Doctors tended to avoid skin tests for infants, however. Researchers suggest that using blood testing procedures to diagnose allergies early in a person’s life can provide the following benefits:
- the ability to start allergy intervention treatment earlier
- avoidance of dangerous reactions to food allergens in infants
- the potential to prevent the development of asthma
- a reduction in outbreaks of eczema
The RAST test procedure is fairly straightforward and does not require any preparation.
After a person speaks to their doctor, a medical professional will take a blood sample, usually from the individual’s arm.
This blood is then sent to a laboratory, where it is subjected to a battery of tests that look for antibodies that have developed in response to specific allergens.
According to Food Allergy Research & Education (FARE), 50–60 percent of blood and skin prick tests will yield some “false positives” for food allergies, meaning the test will show that a person is allergic to something when they are not.
If a blood test finds that a person has antibodies for a specific allergen, it is likely that they have an allergy to the substance, but it is not definite. More tests may be needed.
For example, a RAST test may show that an individual is allergic to a food, such as chickpeas, only because it is in the same family as another food, for example, peanuts, that really do provoke an allergic response.
Also, the level of antibodies in the blood is not necessarily linked to the number of times an individual has been exposed to the allergen or how severe or mild those reactions may have been.
If an individual tests positive for a specific antibody, which is called a positive specific-IgE test, this result indicates that they have probably been exposed to the allergen. But it does not say for sure that the individual is allergic to the substance.

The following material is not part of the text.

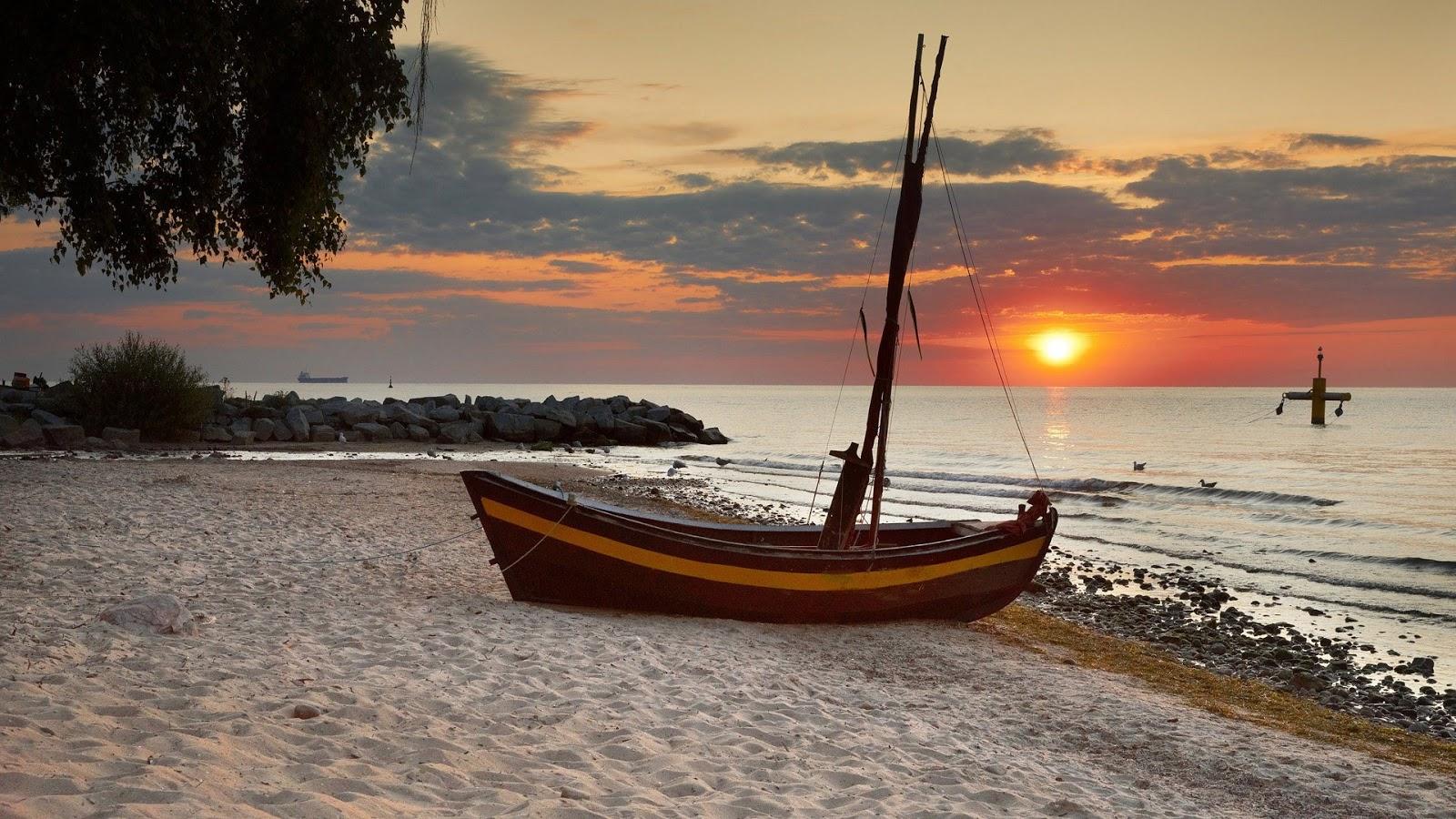 http://3.bp.blogspot.com/-4_AQljBT8JU/UPDfCp-iBoI/AAAAAAAABhI/tXKIL0irXrU/s1600/beach_sunset-wallpaper.jpg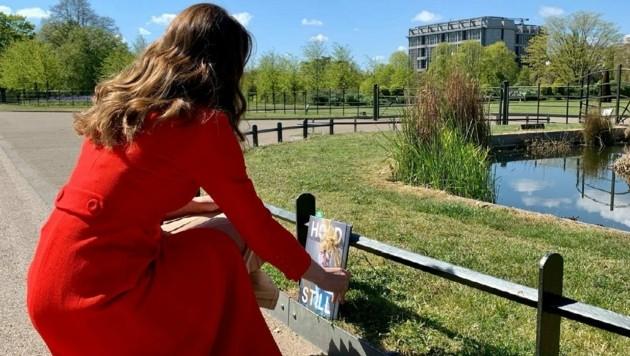 """Herzogin Kate verteilt Ausgaben ihres Fotobuches """"Hold Still"""", in dem Fotos der Coronapandemie gesammelt sind, mit einem persönlichen Brief an Orten der Hoffnung. (Bild: twitter.com/The Duke and Duchess of Cambridge)"""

The likelihood of false positive results makes it that much more important for doctors to review RAST test outcomes in the light of an individual’s overall medical history, particularly how much exposure they may have had to the allergen in question.
Allergies are very common, affecting more than 50 million people in the United States. Many people could, therefore, benefit from allergy testing to get proper treatment.
Allergies can affect the whole body. Key symptoms to watch out for include:
- abdominal pain
- itchy eyes
- nasal congestion
It is important to keep in mind that no allergy test can, by itself, determine whether or not a person has allergies and what those allergies are. A doctor will also take into consideration the individual’s medical history and other factors.
Sometimes, different laboratories will use different versions or “brands” of a blood test. This means that test results from various versions of the test may not use the same scale or units of measurement. Hence, it is important to ask the doctor reviewing the test outcomes to put the information in context.
With 1 out of every 4 children in developed nations reportedly suffering from allergies, the RAST test can also play a role in reducing the suffering of these children and the progression of their allergic sensitivity.